# 2001 Pathfinder alternator installation problems



## TheeChubbs (Dec 14, 2012)

So I took it out, put the new one in, however, the long bolt to the top doesn't thread to anything. Is there supposed to be a nut or a bracket, or something? What am I missing here?


----------



## TheeChubbs (Dec 14, 2012)

N e 1?.........


----------



## IanH (Feb 11, 2003)

sorry i haven't done this on the Pathy. Went and looked and cant see a thing.
Normally the top bolt goes to a bracket or through the slide to the Alt.


----------



## Cusser (Apr 16, 2004)

I looked in the service manual, couldn't tell.

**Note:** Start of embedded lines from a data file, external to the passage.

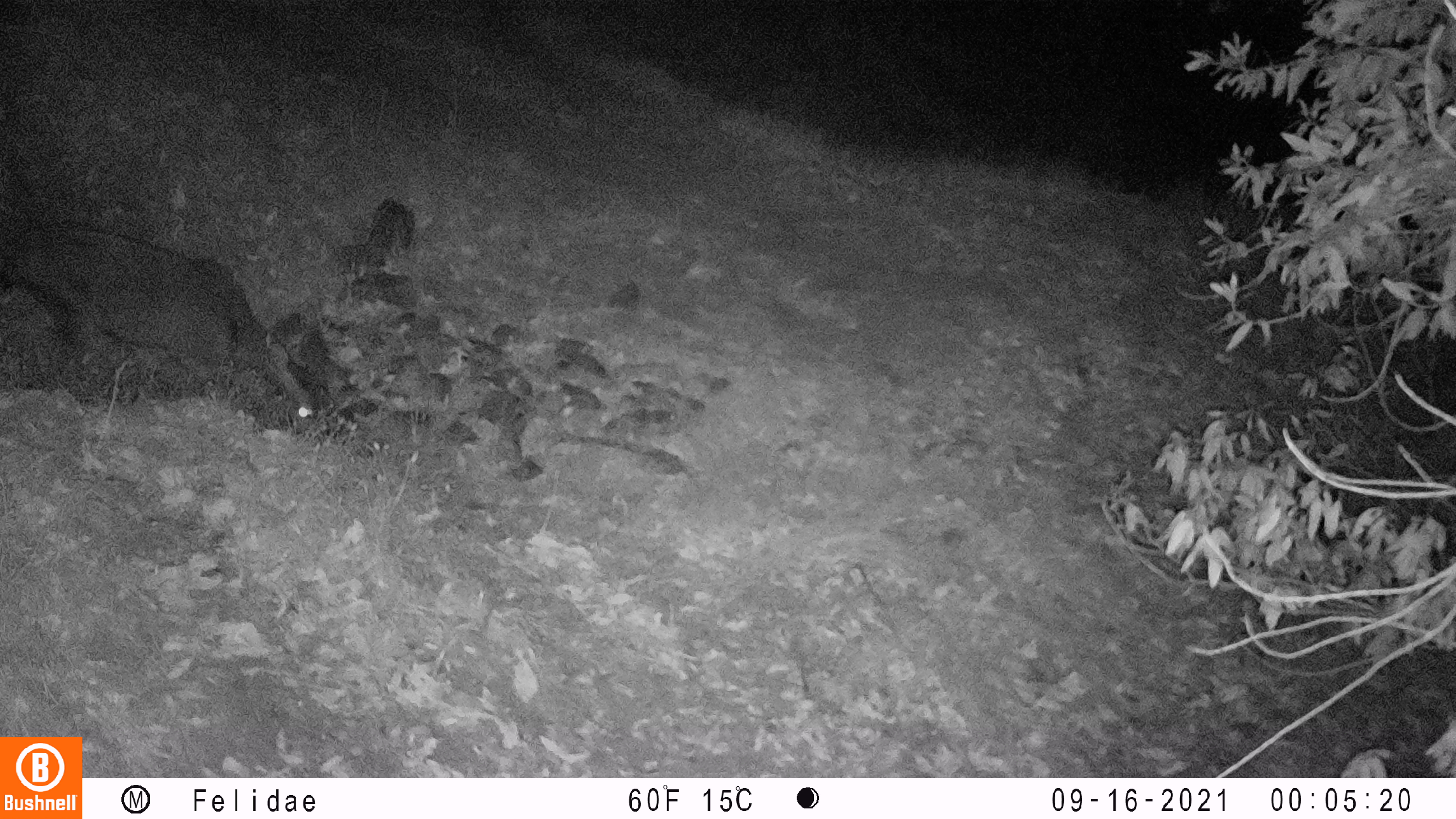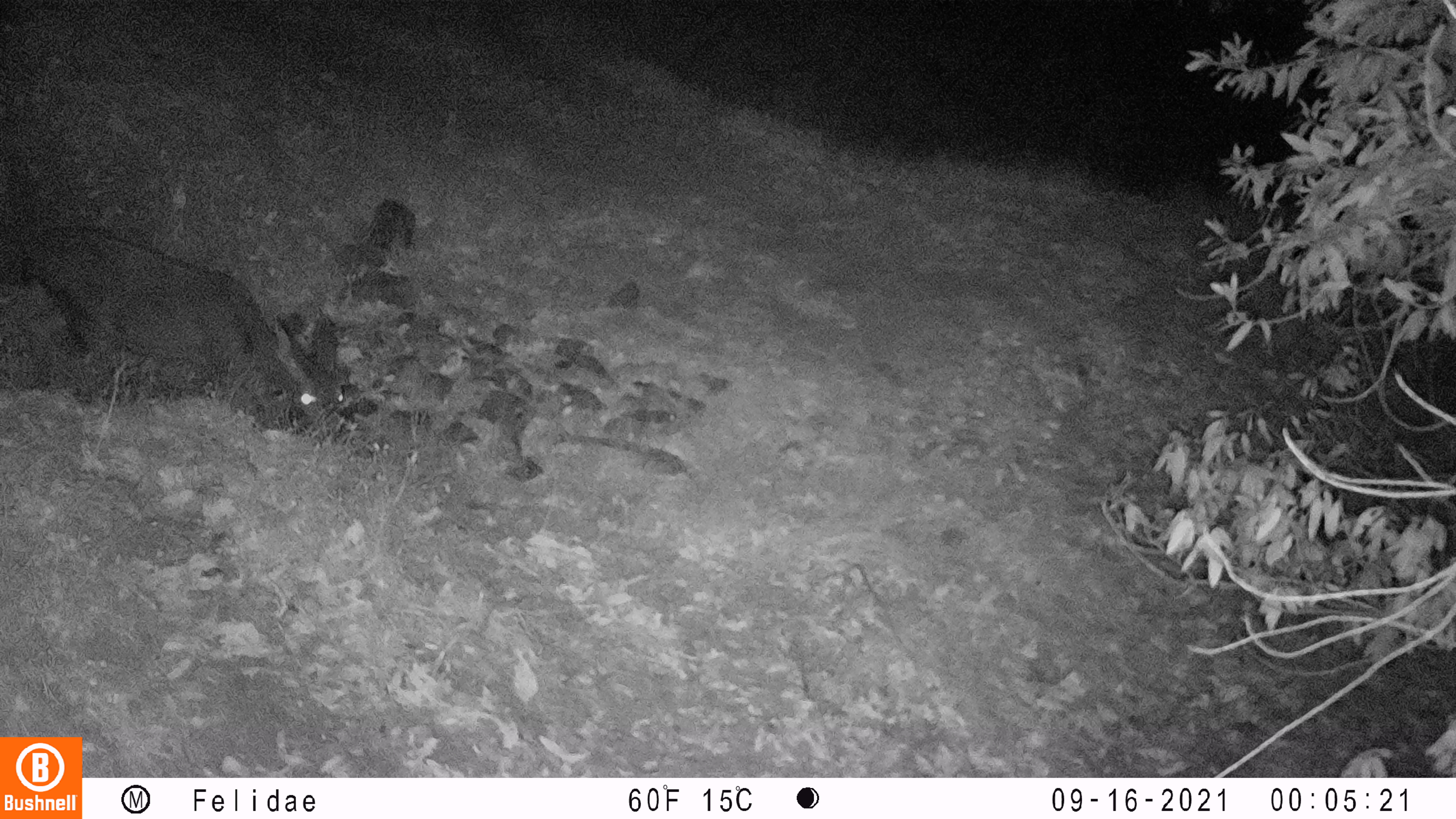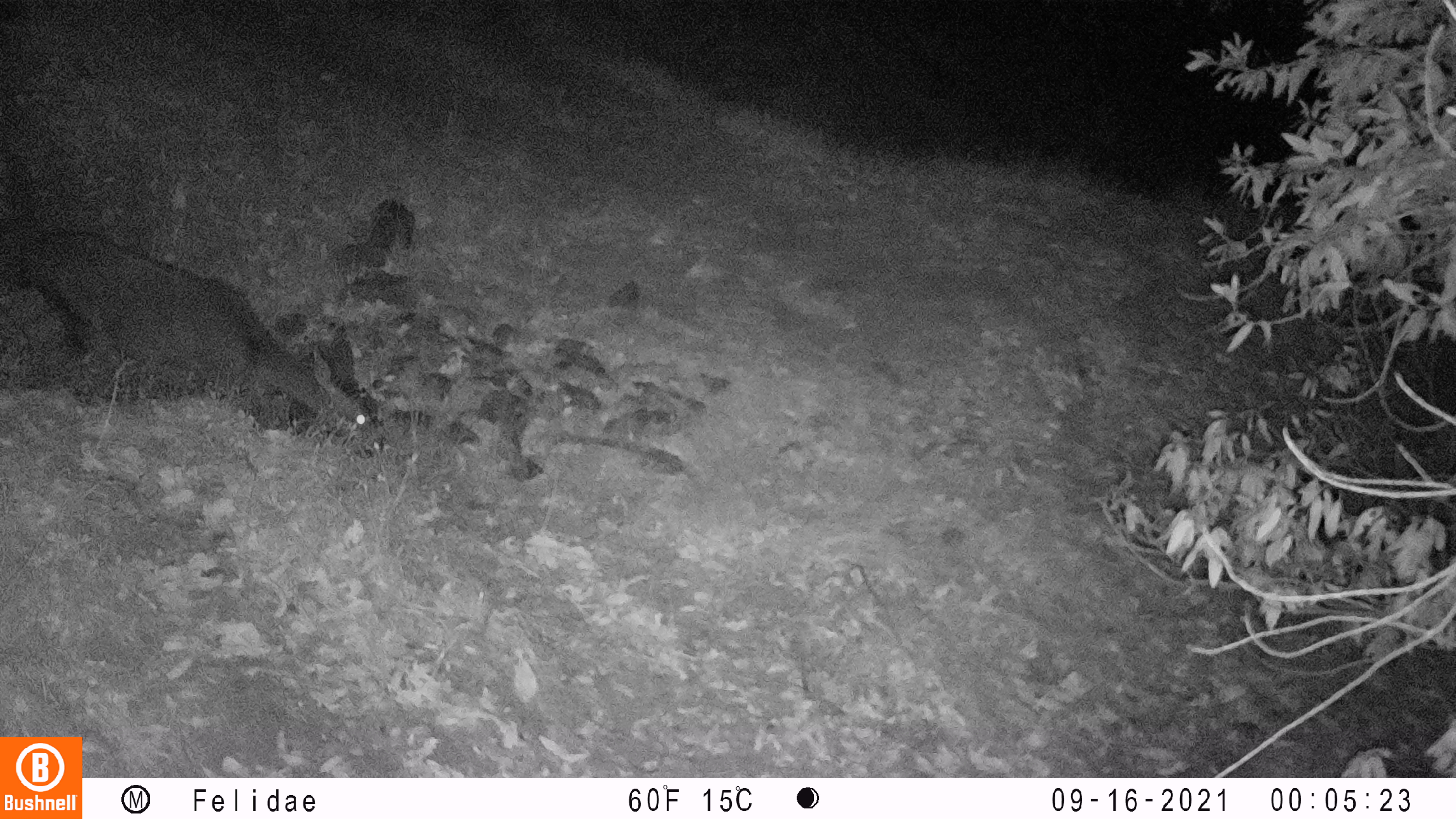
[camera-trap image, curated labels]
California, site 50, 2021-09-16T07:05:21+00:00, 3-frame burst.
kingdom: Animalia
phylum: Chordata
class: Mammalia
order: Artiodactyla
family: Cervidae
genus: Odocoileus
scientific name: Odocoileus hemionus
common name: mule deer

My daughter won't have her 1998 V6 Pathfinder here for 10 days, or I'd look at hers. My '98 and 2004 Frontiers are 4-cylinder, so don't help.


----------



## smj999smj (Jan 1, 2006)

There's a nut with a welded stop that goes on the end of the bolt. It probably dropped when you removed the bolt. The nut is designed so that it will catch and not turn, allowing one to tighten the bolt. If you can't find it, you can get one from Nissan. Refer to part code "11713M" on the part diagram:

Part Detail


----------



## IanH (Feb 11, 2003)

The part detail shows the top one goes into a boss on the front of the engine....

Thanks smj999smj


----------



## smj999smj (Jan 1, 2006)

IanH said:


> The part detail shows the top one goes into a boss on the front of the engine....
> 
> Thanks smj999smj


No... The bolts of the tensioner bracket and alternator bracket thread into bosses on the front of the engine. The alternator's top bolt, part code "11716," threads into the nut that I mentioned, part code "11713M," which Nissan calls a "nut-stopper, alternator." I've dropped plenty of them over the years!


----------



## IanH (Feb 11, 2003)

Ok, so is the diagram upside down ?

It shows the nut thing on the bottom bolt ???


----------



## IanH (Feb 11, 2003)

And Yes I believe you dropped a bunch of them, looks like a pain in the rear....


----------



## smj999smj (Jan 1, 2006)

Nope! You're right! I had to enlarge the diagram and take a better look at the dotted line! My eyes aren't as good as they used to be!


----------